> **SOURCE EXTRACT**
┄┄┄┄┄┄┄┄┄┄┄┄┄┄┄┄┄┄┄┄
It has been ten years since Amazon launched EC2. The cloud is very much real, and thousands of systems run in it.
Multi-tenancy is a concept tied to cloud from its inception. It lets multiple untrusting parties share resources while giving each other the illusion of its own space. The best example of this idea is an apartment complex, which gives each tenant their own space while sharing resources like plumbing, shared spaces, security, maintenance, etc. For multi-tenancy to be useful, the resource cost per tenant should be less than the cost of owning their own resource (house) exclusively.
A multi-tenant app in the cloud needs to manage three types of resources: OLTP executions, data storage, and OLAP batch executions (analytics). For an example, think of an app that has a web or mobile app, a set of services that provide the backend for the app, a database, and a system to process its analytics. Since the state-of-the-art architectures are built using stateless servers, separate databases, and separate analytics systems, we can tackle multi-tenancy separately for each aspect. Let’s explore each of these aspects and discuss techniques for support them.
Cloud can implement sharing at different levels.
Give each tenant their own machine.
Give each tenant their own VM.
Give each tenant their own container (e.g. Docker).
Let multiple tenants share the same process (e.g. JVM).
As you're going down the list, each option gets more resource sharing, but less isolation (security). IaaS ( Infrastructure as a Service) platforms provide level two in the above list. PaaS and SaaS providers should choose among 2-3.
One of the key advantages of the cloud, if it is properly done, is that a user only “Pay for what she used”. Basically, there are no costs for being available, rather you pay only if it get used. For IaaS such as AWS, this comes almost for free as it shares hardware across users through VMs.
However, “Pay for what you use” does not come free for PaaS and SaaS. Let’s assume a cloud provider “XCloud” that has 1 million users, who have all deployed their PaaS/SaaS apps in XCloud.
At a given time, only a few hundred or a few thousand of those apps will be active. However, we do not know which apps. So when a user arrived at XCloud for AppY, out of the blue, we need to be able to serve him. We have two choices.
Keep at least one instance of each app running.
Boot up the app quickly when a user has arrived.
Option one is really wasteful. Think of AppY as Gmail. Google does not want to keep a VM running for each Gmail account all the time. If they keep a once instance for each user running, it is hard for them to let users pay for only when their app used.
This is the difference between VMs vs. containers or in process multi-tenancy. VMs take seconds to minutes to boot, and unless your app is really simple, there is no way you can boot it up fast enough to serve the user who just came. Typically, you need to get back to user less than ten seconds.
┄┄┄┄┄┄┄┄┄┄┄┄┄┄┄┄┄┄┄┄
> **RECORD SET**

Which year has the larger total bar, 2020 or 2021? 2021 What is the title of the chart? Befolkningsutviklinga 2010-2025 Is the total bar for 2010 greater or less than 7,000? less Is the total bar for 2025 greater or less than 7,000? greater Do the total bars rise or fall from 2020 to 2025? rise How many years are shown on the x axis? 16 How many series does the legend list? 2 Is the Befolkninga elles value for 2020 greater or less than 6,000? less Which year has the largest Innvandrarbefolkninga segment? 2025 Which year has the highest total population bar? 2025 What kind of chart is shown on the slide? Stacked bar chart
┄┄┄┄┄┄┄┄┄┄┄┄┄┄┄┄┄┄┄┄
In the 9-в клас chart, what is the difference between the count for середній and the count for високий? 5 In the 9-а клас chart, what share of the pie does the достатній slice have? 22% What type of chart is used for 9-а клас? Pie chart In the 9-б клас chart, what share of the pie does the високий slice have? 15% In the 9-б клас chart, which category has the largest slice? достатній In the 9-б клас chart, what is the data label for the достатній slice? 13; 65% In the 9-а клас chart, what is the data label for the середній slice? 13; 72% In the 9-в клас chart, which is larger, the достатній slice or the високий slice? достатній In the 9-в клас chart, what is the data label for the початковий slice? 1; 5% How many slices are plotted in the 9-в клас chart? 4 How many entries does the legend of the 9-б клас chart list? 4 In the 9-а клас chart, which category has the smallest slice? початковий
┄┄┄┄┄┄┄┄┄┄┄┄┄┄┄┄┄┄┄┄
> **TASK TO COMPLETE**
Pull out the passage of the cloud article from "Option one is" up to and including "their app used.", copying it word for word. The records are not part of the cloud article; they come from another source.

> **THE ANSWER**
Option one is really wasteful. Think of AppY as Gmail. Google does not want to keep a VM running for each Gmail account all the time. If they keep a once instance for each user running, it is hard for them to let users pay for only when their app used.